His first book, Spiritual Enlightenment: The Damnedest Thing, was an instant classic and established him as a spiritual teacher of startling depth and clarity. Now, his second book, Spiritually Incorrect Enlightenment, takes us on a fascinating tour of the enlightened state — what it is and what it’s not, who’s there and who’s not, how to get there and how to get somewhere better.
Delightful surprises abound, including the dramatic unveiling of perhaps the greatest spiritual masterpiece of all time — long hidden in plain view and well known to all. Whitman, Melville, Thoreau, Mark Twain and U.G. Krishnamurti all appear, and a student from the first book returns to share her Spiritual Autolysis journals. Also surprising are the author’s gentle efforts to guide the reader away from enlightenment toward a more desirable and accessible state.
Failing to fetch me at first, keep encouraged,
Missing me one place, search another,
I stop somewhere, waiting for you.
Walt Whitman
Jed McKenna’s books aren’t for everyone. They’re for people who are tired of the spiritual merry-go-round and ready to confront the unadorned reality of the awakening process. If you like your teachers with all the spiritual trimmings and trappings, Jed may not be right for you, but when you’re ready to jump off the merry-go-round and begin your journey, Jed McKenna is the guy you want to see standing there — waiting for you.
Spiritual Warfare
Guns and bombs are children’s toys.
A true war wages, and you’re invited.
It’s an invitation you may not be able to accept if you want to, or decline if you don’t.

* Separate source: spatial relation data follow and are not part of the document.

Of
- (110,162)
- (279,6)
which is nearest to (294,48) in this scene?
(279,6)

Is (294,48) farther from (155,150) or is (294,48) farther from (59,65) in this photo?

It’s an invitation to fight in a war like no other; a war where loss is counted as gain, surrender as victory, and where the enemy you must face, an enemy of unimaginable superiority, is yourself.
In Spiritual Warfare, we are presented with the living reality of a very normal woman — a wife and mother with a demanding career and high-stress lifestyle — and we see what happens when she receives an invitation that, try as she might, she can’t refuse. And we meet another woman, a woman who accepted the invitation and fought and won. In the closing chapters of this book, we attend her memorial service as Jed delivers her eulogy.
Spiritual Warfare issues a damning and irrefutable indictment of its own audience and genre, putting spirituality and religion themselves on trial. A terrible crime is being committed against humanity, a crime of oppression and subjugation far beyond Orwell’s 1984. We are the victims of this crime, but we are also its perpetrators. Our motive is fear, our sin is ignorance, and the chain in which we enslave ourselves is belief.
Belief means not wanting to know what is true.
Nietzsche
Spiritual Warfare is a book for those who do want to know; people who want to escape from their dark asylum and experience a direct and authentic spirituality; people for whom it’s time to look, to think, to know, and, at long last, to put away childish things.